Directions for this task
In the entries below, find the line with "Austiņas Austiņas Sony" and the line with "瑞士 IDEAL-TEK M2.SA.1.ITU 防磁镊子 尖头 长度90mm". Print those two and everything between them exactly, and nothing else.

Raw data
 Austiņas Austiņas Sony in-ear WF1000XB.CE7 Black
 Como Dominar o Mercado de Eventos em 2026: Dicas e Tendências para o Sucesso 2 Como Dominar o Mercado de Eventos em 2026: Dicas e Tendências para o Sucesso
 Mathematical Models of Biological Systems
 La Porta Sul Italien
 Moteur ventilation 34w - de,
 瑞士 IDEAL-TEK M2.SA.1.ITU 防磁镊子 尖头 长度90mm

---

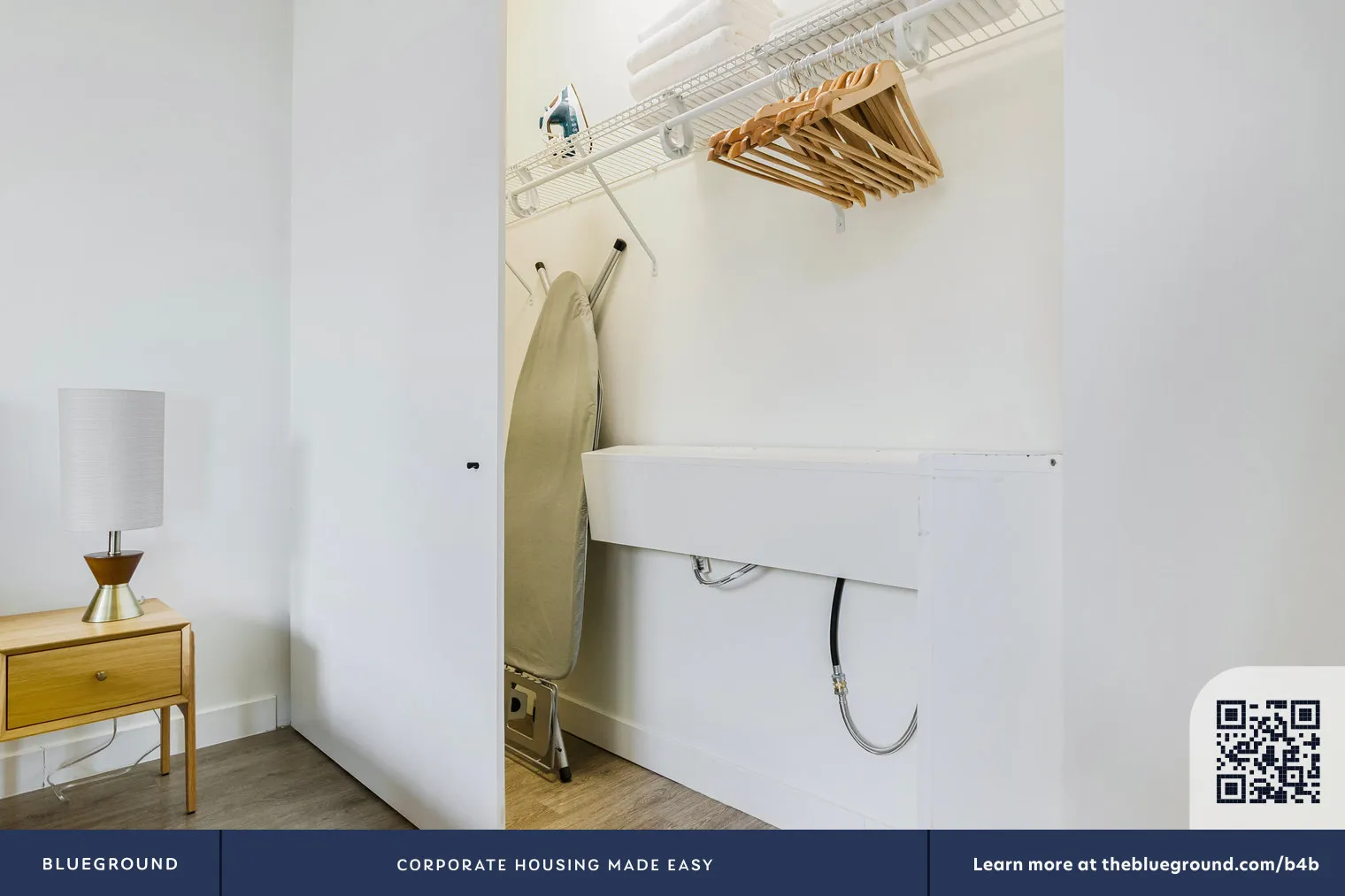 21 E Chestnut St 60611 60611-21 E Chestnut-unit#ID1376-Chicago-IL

Answer space
 Austiņas Austiņas Sony in-ear WF1000XB.CE7 Black
 Como Dominar o Mercado de Eventos em 2026: Dicas e Tendências para o Sucesso 2 Como Dominar o Mercado de Eventos em 2026: Dicas e Tendências para o Sucesso
 Mathematical Models of Biological Systems
 La Porta Sul Italien
 Moteur ventilation 34w - de,
 瑞士 IDEAL-TEK M2.SA.1.ITU 防磁镊子 尖头 长度90mm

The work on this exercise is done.